◆ Reading passage ◆

Employees are gradually returning to the office to work, even if it is only on a limited basis. As organizations prepare for the day when life will eventually go back to normal, it is important for IT pros to consider how the transition might affect their IT infrastructure and what they can do to prepare, even as the COVID-19 pandemic continues.
Do you know what impact this return to the office will have on your IT systems? One way to find out and become better prepared is to follow the steps outlined here in this pandemic return-to-work checklist for hyper-converged infrastructure.
In response to the coronavirus pandemic, some IT departments either shuttered or greatly reduced the workload of their hyper-converged systems due to lack of use and to conserve resources. Meanwhile, many others brought in new hyper-converged systems or redirected existing hyper-converged nodes to bear the brunt of supporting the new work-from-home requirements of the past year. They brought in new hyper-converged systems to, for example, serve as the main data center support for greatly expanded or newly implemented virtual desktop infrastructures.
For hyper-converged infrastructure (HCI) running mission-critical workloads, the performance impact might be negligible, assuming that those systems continued to operate at normal capacity while employees worked remotely. However, these hyper-converged systems might have suffered neglect due to having minimal on-site IT staff to maintain them for a prolonged period of time. Other HCI platforms, such as those used in branch offices or DevOps/testing environments, might have gone largely unused for several months.

◆ Information ◆
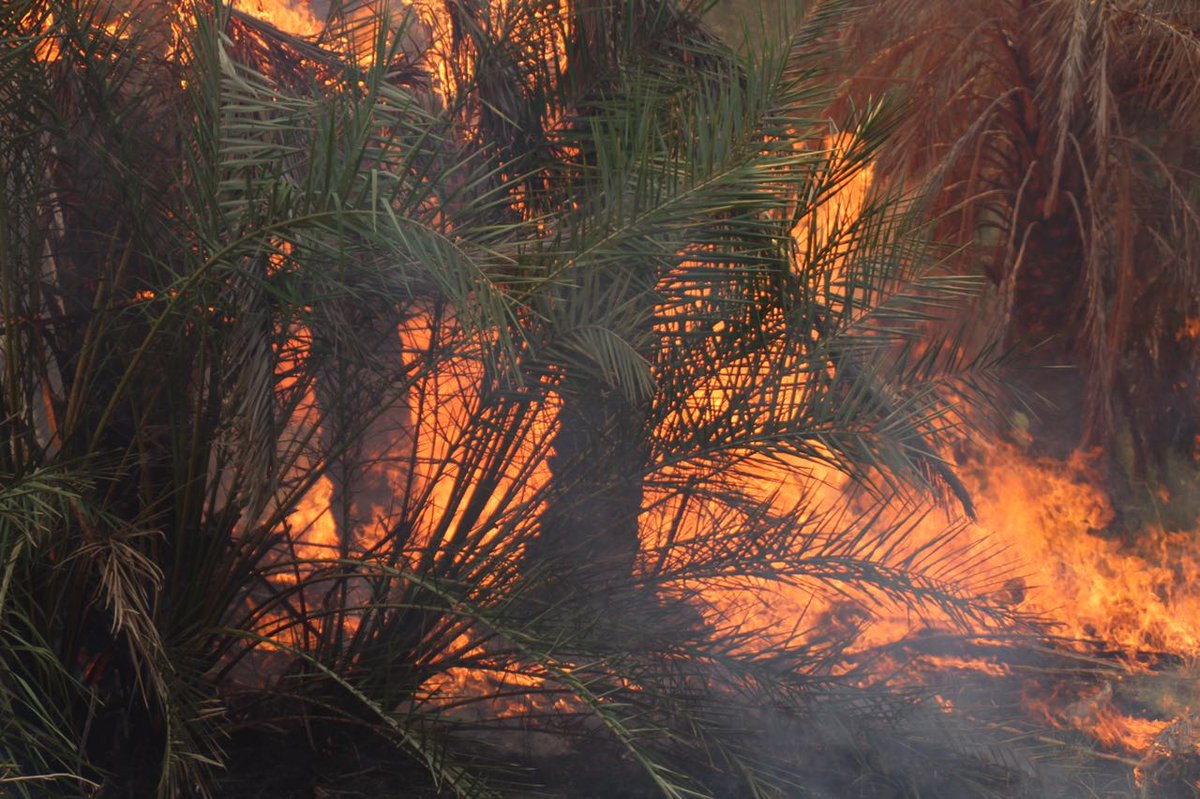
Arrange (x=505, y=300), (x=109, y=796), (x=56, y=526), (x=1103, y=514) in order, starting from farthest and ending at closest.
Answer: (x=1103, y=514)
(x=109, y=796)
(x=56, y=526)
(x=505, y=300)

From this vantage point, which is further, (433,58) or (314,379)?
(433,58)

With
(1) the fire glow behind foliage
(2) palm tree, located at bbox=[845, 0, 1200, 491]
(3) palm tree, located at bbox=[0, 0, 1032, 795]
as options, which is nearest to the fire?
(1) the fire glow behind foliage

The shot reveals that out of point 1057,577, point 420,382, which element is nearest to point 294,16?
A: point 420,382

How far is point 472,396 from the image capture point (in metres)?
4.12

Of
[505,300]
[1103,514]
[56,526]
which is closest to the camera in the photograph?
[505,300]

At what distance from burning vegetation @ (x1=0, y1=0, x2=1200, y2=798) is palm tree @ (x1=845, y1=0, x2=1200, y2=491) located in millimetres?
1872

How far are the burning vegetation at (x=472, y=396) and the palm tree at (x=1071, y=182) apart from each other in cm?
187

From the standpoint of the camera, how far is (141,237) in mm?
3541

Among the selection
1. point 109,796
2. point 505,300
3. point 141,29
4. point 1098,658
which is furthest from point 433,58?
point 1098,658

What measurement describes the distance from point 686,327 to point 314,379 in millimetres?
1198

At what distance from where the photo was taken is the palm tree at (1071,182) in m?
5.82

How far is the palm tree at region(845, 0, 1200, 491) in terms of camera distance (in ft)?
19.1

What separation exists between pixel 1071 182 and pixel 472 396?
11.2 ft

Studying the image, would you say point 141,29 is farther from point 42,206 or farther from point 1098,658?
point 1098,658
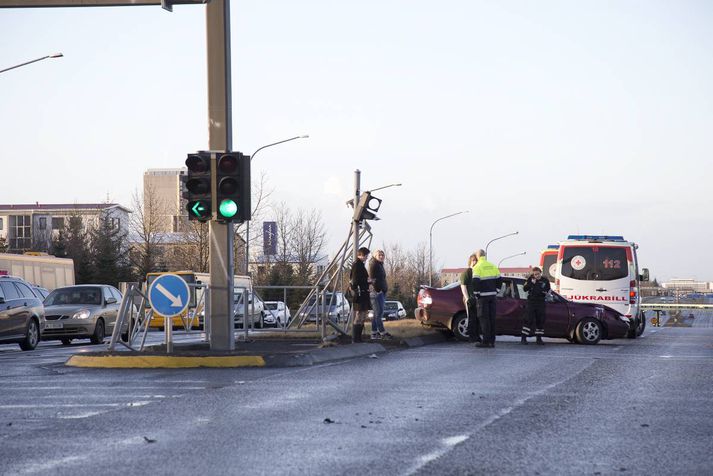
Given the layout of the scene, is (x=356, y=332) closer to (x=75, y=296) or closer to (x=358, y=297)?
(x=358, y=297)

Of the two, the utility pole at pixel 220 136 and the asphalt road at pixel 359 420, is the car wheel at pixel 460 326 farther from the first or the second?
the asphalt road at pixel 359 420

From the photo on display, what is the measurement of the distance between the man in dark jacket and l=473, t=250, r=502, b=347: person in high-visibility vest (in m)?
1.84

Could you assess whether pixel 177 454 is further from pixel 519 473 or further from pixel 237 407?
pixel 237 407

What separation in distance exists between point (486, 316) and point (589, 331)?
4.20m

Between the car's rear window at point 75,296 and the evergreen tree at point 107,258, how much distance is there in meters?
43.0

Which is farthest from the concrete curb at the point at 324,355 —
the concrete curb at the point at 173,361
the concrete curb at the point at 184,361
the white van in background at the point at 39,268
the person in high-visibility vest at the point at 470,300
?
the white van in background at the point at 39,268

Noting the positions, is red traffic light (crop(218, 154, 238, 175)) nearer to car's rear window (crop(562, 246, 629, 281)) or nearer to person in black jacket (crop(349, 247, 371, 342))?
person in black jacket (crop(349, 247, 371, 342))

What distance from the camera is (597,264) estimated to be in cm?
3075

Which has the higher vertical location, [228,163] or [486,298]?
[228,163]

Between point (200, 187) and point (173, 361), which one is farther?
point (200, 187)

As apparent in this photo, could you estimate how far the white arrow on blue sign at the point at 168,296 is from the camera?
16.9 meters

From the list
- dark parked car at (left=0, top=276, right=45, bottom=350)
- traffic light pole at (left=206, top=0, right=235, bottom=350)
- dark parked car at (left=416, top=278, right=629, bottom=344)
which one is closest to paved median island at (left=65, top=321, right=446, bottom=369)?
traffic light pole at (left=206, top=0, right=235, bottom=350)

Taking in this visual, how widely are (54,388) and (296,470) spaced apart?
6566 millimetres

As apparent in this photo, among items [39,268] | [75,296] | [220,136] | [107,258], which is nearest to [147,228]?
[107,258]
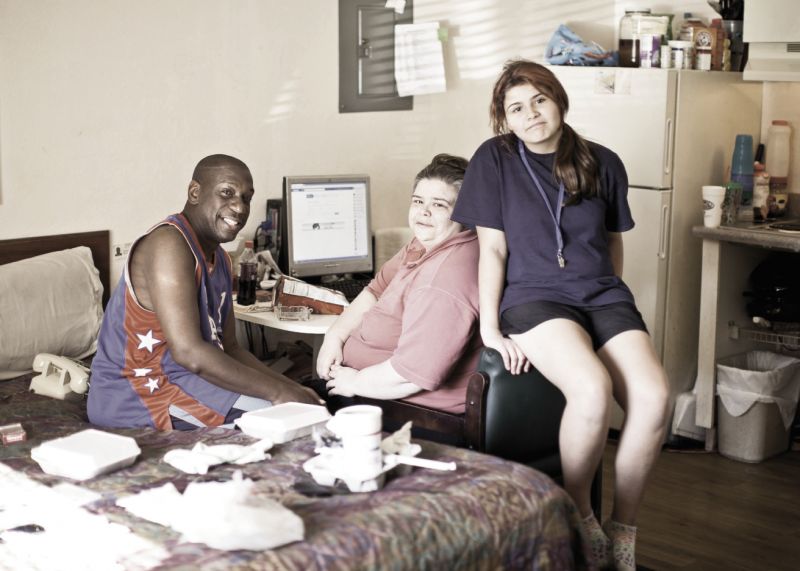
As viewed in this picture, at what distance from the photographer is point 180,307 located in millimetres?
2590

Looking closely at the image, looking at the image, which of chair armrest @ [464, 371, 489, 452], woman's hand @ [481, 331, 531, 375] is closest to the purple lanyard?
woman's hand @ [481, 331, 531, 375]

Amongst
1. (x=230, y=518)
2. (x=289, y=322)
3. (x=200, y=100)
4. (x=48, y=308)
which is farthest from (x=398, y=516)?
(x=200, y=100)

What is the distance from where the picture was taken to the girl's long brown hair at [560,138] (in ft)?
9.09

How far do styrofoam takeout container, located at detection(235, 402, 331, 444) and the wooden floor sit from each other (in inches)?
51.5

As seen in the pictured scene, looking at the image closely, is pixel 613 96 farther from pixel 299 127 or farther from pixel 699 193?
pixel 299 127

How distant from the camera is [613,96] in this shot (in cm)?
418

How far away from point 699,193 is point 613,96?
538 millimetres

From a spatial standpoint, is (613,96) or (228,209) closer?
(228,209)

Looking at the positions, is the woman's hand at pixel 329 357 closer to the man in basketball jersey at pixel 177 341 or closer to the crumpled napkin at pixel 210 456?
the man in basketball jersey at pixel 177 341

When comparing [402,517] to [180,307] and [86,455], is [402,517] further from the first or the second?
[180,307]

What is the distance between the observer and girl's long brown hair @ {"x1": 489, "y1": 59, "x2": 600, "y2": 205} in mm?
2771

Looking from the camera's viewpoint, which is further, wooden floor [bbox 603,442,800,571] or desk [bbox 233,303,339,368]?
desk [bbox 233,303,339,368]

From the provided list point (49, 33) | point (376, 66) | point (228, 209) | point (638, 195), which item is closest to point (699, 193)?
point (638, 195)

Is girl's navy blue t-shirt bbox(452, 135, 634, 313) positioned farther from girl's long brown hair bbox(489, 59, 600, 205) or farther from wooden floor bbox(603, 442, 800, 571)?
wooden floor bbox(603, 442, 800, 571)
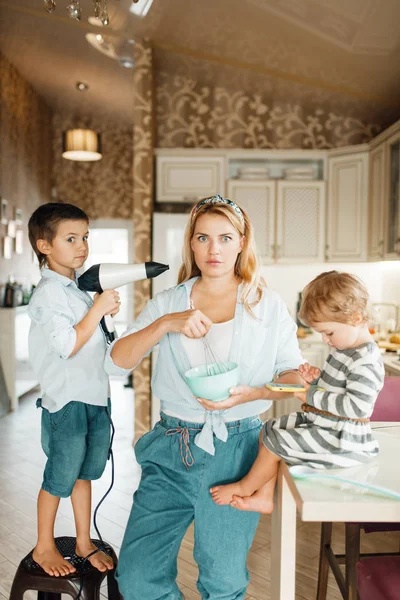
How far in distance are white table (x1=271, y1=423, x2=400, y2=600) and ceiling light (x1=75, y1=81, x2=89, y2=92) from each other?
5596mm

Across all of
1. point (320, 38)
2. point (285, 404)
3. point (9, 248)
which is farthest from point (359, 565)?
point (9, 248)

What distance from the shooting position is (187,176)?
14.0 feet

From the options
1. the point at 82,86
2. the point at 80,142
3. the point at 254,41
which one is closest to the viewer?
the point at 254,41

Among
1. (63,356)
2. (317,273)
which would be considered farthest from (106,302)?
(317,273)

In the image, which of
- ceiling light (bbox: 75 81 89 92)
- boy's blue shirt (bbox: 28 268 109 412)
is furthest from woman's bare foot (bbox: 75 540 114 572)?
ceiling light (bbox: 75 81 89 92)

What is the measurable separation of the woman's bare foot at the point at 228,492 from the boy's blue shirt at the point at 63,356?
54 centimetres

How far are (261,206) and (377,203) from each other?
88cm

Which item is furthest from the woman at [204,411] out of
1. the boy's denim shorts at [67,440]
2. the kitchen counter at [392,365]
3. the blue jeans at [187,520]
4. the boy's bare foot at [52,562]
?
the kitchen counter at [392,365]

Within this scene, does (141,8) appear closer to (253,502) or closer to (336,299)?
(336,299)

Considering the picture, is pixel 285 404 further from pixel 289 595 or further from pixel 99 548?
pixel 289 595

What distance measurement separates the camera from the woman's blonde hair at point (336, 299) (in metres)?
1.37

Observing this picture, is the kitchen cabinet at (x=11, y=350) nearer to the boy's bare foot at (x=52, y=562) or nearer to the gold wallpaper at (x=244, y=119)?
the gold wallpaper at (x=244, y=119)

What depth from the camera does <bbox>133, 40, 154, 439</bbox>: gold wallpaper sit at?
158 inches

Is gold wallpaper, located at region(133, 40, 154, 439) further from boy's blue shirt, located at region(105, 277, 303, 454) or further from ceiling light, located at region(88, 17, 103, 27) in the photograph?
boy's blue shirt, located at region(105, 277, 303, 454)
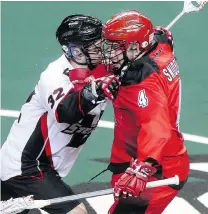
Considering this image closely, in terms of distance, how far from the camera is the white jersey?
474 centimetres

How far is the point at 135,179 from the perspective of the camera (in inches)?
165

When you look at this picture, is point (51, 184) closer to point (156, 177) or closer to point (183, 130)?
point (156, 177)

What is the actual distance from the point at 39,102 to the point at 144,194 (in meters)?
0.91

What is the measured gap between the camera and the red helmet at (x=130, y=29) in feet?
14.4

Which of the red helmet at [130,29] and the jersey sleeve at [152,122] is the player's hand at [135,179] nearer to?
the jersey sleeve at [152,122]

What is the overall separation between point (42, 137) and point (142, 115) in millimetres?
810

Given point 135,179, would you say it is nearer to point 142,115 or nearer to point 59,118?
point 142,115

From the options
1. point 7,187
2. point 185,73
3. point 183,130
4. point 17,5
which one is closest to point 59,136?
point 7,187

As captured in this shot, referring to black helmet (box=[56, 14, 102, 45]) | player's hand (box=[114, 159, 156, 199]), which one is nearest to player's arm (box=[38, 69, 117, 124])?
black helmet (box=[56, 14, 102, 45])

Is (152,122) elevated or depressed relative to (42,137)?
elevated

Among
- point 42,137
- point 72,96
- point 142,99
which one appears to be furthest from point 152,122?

◆ Exercise 1 ◆
Could you write out the return-to-office article word for word between "In response to" and "virtual desktop infrastructures.", inclusive?
◆ Exercise 2 ◆
Answer these from the return-to-office article:
(a) What did some IT departments do with their hyper-converged systems in response to the coronavirus pandemic?
(b) What could new hyper-converged systems serve as, in the example given?
(c) Which HCI platforms might have gone largely unused for several months?
◆ Exercise 3 ◆
How would you say this sentence from the return-to-office article in Spanish: "Do you know what impact this return to the office will have on your IT systems?"
Nothing in the rows is needed for this work.

◆ Answer 1 ◆
In response to the coronavirus pandemic, some IT departments either shuttered or greatly reduced the workload of their hyper-converged systems due to lack of use and to conserve resources. Meanwhile, many others brought in new hyper-converged systems or redirected existing hyper-converged nodes to bear the brunt of supporting the new work-from-home requirements of the past year. They brought in new hyper-converged systems to, for example, serve as the main data center support for greatly expanded or newly implemented virtual desktop infrastructures.

◆ Answer 2 ◆
(a) They either shuttered them or greatly reduced their workload.
(b) The main data center support for greatly expanded or newly implemented virtual desktop infrastructures.
(c) Those used in branch offices or DevOps/testing environments.

◆ Answer 3 ◆
¿Sabe qué impacto tendrá este regreso a la oficina en sus sistemas de TI?